Ms. Wise has been in private practice of law in Long Beach since her admission to the bar in 1974. In addition, she now works as a mediator and arbitrator. She has extensive experience in a variety of matters, particularly civil and commercial litigation. Her practice has included the handling of employment disputes, including wrongful termination and sexual harassment claims; insurance coverage and bad faith litigation covering topics such as construction defects, ADA claims, workers’ compensation issues, personal injuries, and unfair competition; problems of corporate governance, litigation between neighbors and probate disputes. She serves as a mediator for the Superior Court and has served as a hearing officer for the Long Beach Civil Service Commission. She is on the Editorial Board for California Litigation, the official publication of the State Bar Litigation section.
She was a Member of the Ethics Review Task Force for the City of Long Beach from 2002-2003. She is a past President of the Long Beach Bar Association (1994) and the Women Lawyers of Long Beach (1988). She is a current Board Member of the Legal Aid Foundation of Los Angeles, past Board President of the Long Beach Legal Aid Foundation (1983-86), and a current Board Member and past President (1995-1997) of the Long Beach Bar Foundation, which sponsors “Shortstop,” a juvenile diversion program that Ms. Wise and other bar leaders formed shortly after the 1992 Los Angeles riots. Since 1992, she has been affiliated with Joseph Ball/Clarence Hunt American Inns of Court.
In the community, she has been a member of the Board of Directors of the Long Beach Children’s Clinic since 1996 and Board President 2002-2004, an Officer and Board Member for YMCA of Greater Long Beach since 1986, and she also serves with the Long Beach Nonprofit Partnership.
Ms.

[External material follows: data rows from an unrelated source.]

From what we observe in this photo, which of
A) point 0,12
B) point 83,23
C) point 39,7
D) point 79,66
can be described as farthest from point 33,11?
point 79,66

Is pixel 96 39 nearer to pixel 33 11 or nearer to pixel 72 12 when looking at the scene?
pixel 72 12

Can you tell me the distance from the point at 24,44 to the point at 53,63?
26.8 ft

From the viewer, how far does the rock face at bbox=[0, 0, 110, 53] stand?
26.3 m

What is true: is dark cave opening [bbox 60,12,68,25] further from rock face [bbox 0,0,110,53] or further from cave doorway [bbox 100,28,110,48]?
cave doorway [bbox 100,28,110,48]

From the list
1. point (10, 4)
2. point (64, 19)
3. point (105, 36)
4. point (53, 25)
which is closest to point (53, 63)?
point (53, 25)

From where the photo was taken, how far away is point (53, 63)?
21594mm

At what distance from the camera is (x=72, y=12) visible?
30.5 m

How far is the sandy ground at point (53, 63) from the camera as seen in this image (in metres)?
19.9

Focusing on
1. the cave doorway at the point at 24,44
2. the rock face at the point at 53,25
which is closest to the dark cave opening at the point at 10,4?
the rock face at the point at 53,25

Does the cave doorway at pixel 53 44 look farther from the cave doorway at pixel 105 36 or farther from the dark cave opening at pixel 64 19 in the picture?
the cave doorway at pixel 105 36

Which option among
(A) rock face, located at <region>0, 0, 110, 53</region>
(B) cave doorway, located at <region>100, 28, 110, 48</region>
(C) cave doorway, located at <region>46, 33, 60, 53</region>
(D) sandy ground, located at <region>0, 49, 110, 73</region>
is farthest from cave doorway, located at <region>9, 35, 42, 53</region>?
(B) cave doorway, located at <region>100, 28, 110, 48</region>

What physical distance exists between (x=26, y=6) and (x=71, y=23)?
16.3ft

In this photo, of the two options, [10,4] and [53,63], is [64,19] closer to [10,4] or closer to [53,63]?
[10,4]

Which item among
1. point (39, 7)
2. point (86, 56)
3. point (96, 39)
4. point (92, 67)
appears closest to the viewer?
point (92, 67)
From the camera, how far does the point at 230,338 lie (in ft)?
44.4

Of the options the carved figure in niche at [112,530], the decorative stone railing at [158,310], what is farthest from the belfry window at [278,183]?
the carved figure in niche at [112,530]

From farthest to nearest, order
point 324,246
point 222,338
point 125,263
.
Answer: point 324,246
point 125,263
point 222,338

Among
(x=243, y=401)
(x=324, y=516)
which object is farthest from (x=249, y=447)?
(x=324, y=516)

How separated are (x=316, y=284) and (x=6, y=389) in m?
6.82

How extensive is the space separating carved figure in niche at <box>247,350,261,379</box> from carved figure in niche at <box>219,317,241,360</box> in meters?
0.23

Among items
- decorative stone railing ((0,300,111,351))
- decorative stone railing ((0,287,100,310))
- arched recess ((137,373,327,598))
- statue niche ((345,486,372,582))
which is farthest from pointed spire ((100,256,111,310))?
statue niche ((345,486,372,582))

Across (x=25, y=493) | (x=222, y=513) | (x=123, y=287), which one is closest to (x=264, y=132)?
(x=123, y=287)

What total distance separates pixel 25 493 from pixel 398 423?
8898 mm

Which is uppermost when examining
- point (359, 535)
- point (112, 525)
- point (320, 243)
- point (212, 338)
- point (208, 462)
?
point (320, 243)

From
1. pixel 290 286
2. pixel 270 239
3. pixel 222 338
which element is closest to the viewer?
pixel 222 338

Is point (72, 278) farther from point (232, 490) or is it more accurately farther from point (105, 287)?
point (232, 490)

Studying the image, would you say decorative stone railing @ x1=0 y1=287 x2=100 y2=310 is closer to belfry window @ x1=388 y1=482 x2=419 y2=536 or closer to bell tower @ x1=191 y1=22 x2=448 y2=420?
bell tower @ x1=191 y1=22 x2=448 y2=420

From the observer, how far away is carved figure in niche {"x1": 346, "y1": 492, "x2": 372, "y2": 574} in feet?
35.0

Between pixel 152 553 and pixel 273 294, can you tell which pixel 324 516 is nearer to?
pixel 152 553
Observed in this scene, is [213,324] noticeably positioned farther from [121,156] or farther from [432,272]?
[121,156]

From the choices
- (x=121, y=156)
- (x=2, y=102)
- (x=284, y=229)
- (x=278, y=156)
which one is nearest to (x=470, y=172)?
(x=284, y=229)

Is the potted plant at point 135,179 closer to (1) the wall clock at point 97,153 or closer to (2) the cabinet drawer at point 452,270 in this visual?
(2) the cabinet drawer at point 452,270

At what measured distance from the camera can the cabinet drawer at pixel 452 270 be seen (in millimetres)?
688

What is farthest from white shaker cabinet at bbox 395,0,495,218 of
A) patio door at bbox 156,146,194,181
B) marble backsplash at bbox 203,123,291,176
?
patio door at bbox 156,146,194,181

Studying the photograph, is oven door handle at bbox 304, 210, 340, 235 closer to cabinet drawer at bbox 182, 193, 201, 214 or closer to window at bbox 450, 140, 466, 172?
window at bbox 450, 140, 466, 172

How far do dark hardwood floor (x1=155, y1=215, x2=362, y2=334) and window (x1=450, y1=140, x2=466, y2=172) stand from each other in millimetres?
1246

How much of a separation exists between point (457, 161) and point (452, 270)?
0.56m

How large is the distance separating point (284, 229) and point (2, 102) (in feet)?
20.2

Wise is the recipient of numerous prestigious awards including the Dr. Katherine E. White Humanitarian Award (2005), the 27th State Senate District Outstanding Woman Award (2004), the Lawyer of the Year Award (1998) from the Long Beach Bar Association, the Lawyer of the Year Award (1993-1994) from the Women Lawyers of Long Beach, and the Legal Aid Foundation of Long Beach Sommelier d’Esprit Award (1996).
Ms. Wise was born in Chicago and grew up in Glen Ellyn, Illinois. She attended Lawrence University in Appleton, Wisconsin, where she majored in history, with an emphasis on urban history. She was elected to Phi Beta Kappa, and graduated cum laude in 1970. She then served a year in VISTA, assigned to Williamsburg, Brooklyn, New York, where she developed youth programs and worked on projects designed to obtain construction jobs for untrained members of the Williamsburg community on various public construction projects scheduled for the area. She attended the University of Chicago Law School and graduated in 1974. Between 2003 and 2006, she completed basic and advanced Mediation Training at Pepperdine University.
During law school, she met and married fellow student Erich P. Wise. Upon graduation, they moved to Long Beach, where he had grown up. They have lived in Long Beach since 1974. Residents of the 3rd District, they have two grown daughters, both of whom attended Long Beach public schools, and are now married and have launched careers of their own. Caitlin is a physician in a nephrology fellowship at UC San Diego, and Johanna is an associate with a Boston law firm.
Marking 100 years of service to the community in 2011, the Port of Long Beach enters its second century as one of the world's premier seaports, a primary gateway for Trans-Pacific trade and a trail blazer in innovative goods movement, safety and environmental stewardship. The Port is served by 140 shipping lines with connections to 27 seaports around the world. With customer and community service at the core of operations, environmental agencies have acknowledged the Port for its landmark green initiatives, and industry leaders have named the Port of Long Beach the World's Greenest Port in 2011 and Best Seaport in North America 14 of the past 16 years. A major economic engine for the region, trade valued at more than $140 billion moves through the Port of Long Beach each year, supporting hundreds of thousands of Southern California jobs.